● Directions:
Rewrite the lines between the line holding "Judging by this" and the line holding "0.78 metres", inclusive, keeping the requests unchanged. Offset each distance in the answers by adding 10 to its number.

● Records for this task:
________________________

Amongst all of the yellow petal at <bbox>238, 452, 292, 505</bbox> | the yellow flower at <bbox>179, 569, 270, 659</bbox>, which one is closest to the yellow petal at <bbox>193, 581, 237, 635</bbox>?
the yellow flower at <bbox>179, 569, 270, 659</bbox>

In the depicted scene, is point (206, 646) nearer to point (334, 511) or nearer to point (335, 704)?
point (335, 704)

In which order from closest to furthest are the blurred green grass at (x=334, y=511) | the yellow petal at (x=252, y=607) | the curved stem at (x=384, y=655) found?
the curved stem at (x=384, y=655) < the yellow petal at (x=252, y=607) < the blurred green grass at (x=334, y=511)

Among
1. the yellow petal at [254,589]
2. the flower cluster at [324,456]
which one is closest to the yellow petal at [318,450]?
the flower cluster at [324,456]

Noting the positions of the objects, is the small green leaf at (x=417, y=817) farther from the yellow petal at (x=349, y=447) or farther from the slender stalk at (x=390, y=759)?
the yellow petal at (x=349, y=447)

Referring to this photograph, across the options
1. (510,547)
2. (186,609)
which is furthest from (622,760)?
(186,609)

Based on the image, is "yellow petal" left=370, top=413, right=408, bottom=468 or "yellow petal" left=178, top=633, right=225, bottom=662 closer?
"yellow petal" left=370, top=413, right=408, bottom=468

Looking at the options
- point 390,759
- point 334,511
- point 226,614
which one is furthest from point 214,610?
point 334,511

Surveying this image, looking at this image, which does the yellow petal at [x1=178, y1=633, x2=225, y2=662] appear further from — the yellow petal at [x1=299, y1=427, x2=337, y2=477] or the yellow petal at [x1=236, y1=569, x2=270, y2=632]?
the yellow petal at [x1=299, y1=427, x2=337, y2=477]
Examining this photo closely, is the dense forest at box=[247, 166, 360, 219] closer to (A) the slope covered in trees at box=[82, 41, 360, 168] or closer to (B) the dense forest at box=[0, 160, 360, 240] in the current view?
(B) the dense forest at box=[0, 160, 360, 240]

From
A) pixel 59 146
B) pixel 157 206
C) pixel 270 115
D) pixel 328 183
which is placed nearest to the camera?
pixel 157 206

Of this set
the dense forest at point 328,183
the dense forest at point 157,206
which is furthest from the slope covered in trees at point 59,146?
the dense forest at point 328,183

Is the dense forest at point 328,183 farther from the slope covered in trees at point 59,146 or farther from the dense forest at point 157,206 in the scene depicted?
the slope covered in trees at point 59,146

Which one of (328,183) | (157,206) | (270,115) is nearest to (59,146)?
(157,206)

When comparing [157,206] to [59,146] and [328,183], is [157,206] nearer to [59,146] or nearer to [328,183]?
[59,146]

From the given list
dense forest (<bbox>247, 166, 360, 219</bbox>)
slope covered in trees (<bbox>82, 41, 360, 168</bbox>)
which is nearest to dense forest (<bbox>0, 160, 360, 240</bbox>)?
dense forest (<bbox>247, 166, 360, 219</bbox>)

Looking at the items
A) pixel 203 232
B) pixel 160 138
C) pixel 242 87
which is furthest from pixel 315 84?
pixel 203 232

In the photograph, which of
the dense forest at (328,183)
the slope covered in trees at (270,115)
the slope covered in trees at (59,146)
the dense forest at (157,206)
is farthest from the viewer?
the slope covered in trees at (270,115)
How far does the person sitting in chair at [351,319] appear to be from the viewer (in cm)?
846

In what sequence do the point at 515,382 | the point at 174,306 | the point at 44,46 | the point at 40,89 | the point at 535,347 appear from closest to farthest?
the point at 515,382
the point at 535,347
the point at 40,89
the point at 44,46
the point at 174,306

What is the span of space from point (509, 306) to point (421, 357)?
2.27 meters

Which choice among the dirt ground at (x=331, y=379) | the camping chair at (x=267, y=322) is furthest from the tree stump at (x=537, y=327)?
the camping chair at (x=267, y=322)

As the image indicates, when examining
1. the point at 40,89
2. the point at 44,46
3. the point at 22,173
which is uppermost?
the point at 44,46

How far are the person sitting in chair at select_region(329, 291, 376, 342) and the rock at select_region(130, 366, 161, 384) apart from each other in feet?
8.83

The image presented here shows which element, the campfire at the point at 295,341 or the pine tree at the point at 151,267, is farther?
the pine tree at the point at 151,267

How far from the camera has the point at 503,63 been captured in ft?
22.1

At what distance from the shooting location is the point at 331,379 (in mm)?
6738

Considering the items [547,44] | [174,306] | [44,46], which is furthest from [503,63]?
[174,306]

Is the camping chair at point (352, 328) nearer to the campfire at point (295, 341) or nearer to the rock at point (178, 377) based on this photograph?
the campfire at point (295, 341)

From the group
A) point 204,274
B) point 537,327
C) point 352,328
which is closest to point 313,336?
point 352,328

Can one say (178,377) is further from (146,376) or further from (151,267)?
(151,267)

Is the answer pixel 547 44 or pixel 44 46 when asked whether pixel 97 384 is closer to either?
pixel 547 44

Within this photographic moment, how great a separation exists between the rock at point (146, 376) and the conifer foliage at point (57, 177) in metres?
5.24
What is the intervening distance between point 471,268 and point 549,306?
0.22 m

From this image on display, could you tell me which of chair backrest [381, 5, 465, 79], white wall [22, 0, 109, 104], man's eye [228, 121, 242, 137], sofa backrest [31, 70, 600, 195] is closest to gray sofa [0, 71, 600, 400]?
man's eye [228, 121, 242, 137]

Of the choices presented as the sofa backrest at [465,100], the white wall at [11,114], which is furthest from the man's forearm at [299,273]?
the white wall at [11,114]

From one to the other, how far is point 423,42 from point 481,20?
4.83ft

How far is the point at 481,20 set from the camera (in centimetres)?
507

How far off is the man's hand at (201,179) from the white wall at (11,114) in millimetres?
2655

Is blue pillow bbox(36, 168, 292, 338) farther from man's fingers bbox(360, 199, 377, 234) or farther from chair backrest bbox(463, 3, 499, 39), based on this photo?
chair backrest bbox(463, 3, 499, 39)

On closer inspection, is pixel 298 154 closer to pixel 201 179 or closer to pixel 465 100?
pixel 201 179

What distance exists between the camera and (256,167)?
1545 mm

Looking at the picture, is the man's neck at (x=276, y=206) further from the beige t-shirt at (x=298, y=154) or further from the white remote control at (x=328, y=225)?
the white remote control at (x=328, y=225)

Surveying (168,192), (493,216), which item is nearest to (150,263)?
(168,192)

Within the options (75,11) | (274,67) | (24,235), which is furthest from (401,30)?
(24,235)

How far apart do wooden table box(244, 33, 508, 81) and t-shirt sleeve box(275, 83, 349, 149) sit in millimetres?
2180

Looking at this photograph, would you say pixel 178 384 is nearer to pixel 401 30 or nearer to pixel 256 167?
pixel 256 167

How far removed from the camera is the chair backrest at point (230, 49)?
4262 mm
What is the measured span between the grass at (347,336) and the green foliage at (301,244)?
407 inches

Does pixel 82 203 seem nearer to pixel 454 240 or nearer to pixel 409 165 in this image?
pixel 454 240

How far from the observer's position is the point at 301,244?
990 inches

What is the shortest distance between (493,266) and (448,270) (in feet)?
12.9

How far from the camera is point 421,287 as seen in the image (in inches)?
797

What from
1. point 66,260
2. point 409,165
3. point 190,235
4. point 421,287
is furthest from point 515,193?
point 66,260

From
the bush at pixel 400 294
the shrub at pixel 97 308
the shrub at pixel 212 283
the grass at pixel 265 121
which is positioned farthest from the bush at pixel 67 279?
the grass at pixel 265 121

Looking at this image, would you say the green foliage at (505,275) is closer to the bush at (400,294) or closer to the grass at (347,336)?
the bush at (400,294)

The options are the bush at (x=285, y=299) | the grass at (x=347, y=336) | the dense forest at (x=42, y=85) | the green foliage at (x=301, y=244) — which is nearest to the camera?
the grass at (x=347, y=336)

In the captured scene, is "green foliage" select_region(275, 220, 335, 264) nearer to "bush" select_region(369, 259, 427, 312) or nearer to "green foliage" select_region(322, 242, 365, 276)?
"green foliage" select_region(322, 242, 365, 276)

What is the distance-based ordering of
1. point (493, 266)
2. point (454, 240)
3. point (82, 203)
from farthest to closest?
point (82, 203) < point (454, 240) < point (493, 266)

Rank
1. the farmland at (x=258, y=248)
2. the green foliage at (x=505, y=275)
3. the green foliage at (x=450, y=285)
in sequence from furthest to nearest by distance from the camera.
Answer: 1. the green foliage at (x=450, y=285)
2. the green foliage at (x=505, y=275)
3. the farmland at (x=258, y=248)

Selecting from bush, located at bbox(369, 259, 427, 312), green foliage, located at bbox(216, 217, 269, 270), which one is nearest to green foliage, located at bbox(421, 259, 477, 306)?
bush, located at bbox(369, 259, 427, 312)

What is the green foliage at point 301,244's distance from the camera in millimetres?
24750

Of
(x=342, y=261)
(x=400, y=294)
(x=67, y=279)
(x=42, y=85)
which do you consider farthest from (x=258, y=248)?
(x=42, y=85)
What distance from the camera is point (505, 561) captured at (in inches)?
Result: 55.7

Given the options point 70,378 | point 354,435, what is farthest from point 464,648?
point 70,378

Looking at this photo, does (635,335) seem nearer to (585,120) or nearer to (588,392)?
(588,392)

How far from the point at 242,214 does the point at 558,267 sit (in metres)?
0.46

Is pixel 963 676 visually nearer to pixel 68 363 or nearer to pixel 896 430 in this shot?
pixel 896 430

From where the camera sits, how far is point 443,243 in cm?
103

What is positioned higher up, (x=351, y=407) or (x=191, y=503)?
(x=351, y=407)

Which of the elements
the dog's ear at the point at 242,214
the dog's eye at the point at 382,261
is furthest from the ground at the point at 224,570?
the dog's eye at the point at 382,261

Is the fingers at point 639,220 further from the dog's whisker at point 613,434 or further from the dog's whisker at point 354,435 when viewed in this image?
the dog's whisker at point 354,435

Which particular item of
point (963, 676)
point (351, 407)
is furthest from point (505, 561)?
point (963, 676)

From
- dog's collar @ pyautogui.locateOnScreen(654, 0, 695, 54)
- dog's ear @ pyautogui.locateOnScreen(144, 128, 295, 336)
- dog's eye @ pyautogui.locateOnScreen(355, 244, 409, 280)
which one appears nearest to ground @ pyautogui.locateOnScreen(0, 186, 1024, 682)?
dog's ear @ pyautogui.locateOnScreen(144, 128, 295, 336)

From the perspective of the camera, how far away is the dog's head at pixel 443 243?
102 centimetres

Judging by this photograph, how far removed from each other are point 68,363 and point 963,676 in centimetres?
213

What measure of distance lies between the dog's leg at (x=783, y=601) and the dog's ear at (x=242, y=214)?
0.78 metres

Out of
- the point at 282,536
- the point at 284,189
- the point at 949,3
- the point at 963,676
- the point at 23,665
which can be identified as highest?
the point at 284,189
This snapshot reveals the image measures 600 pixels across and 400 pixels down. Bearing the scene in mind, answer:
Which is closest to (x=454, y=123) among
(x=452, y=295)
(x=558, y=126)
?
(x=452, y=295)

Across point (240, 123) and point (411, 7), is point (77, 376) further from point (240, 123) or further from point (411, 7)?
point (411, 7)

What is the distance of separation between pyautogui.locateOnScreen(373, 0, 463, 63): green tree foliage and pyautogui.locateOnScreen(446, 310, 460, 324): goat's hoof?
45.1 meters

________________________

● Solution to the problem:
Judging by this photograph, how far removed from each other are point 68,363 and point 963,676 in centimetres?
223

What measure of distance lies between the dog's leg at (x=783, y=601) and the dog's ear at (x=242, y=214)?
10.78 metres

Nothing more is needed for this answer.